> Given data
◆ ◆ ◆

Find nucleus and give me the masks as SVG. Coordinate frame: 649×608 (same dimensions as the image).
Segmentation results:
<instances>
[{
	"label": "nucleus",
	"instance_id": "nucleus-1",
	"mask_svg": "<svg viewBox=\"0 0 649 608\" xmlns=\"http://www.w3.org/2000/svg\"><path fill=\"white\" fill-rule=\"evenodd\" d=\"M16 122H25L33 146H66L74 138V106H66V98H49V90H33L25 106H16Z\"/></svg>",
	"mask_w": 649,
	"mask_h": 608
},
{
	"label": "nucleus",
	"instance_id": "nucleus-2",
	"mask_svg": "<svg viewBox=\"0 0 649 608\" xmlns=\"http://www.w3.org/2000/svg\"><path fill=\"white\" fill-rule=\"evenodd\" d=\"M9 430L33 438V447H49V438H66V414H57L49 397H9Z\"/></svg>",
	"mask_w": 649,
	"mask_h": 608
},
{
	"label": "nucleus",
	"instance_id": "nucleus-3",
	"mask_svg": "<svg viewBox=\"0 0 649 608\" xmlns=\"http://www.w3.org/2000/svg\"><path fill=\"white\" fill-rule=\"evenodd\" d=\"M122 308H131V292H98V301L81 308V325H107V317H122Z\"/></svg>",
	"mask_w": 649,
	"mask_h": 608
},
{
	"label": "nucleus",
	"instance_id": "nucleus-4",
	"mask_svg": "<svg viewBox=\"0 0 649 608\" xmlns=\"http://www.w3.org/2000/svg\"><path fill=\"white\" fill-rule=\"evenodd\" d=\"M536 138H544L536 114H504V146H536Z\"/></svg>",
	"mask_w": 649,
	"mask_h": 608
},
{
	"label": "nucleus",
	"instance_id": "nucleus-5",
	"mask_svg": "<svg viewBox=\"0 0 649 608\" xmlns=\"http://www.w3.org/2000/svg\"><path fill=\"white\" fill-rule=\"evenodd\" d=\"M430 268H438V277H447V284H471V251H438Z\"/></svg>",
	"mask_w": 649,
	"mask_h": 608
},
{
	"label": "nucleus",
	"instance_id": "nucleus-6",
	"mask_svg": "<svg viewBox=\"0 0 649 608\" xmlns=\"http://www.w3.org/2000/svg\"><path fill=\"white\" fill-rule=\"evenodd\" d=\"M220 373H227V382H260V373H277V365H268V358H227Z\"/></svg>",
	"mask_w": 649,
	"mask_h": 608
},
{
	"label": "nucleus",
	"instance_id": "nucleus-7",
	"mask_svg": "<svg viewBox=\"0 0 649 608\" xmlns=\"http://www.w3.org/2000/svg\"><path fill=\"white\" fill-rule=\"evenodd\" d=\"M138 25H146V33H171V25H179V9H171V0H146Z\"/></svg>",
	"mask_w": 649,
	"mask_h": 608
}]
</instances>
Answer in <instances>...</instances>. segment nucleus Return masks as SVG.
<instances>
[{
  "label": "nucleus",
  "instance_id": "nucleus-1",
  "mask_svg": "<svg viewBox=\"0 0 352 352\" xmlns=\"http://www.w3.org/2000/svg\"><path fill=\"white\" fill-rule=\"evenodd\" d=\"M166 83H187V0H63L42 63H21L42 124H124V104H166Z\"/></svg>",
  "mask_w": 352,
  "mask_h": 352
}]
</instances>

◆ ◆ ◆

> What this task involves
State how many of the lines above contain the string "http", and reply with only that number.

> Reply to the task
8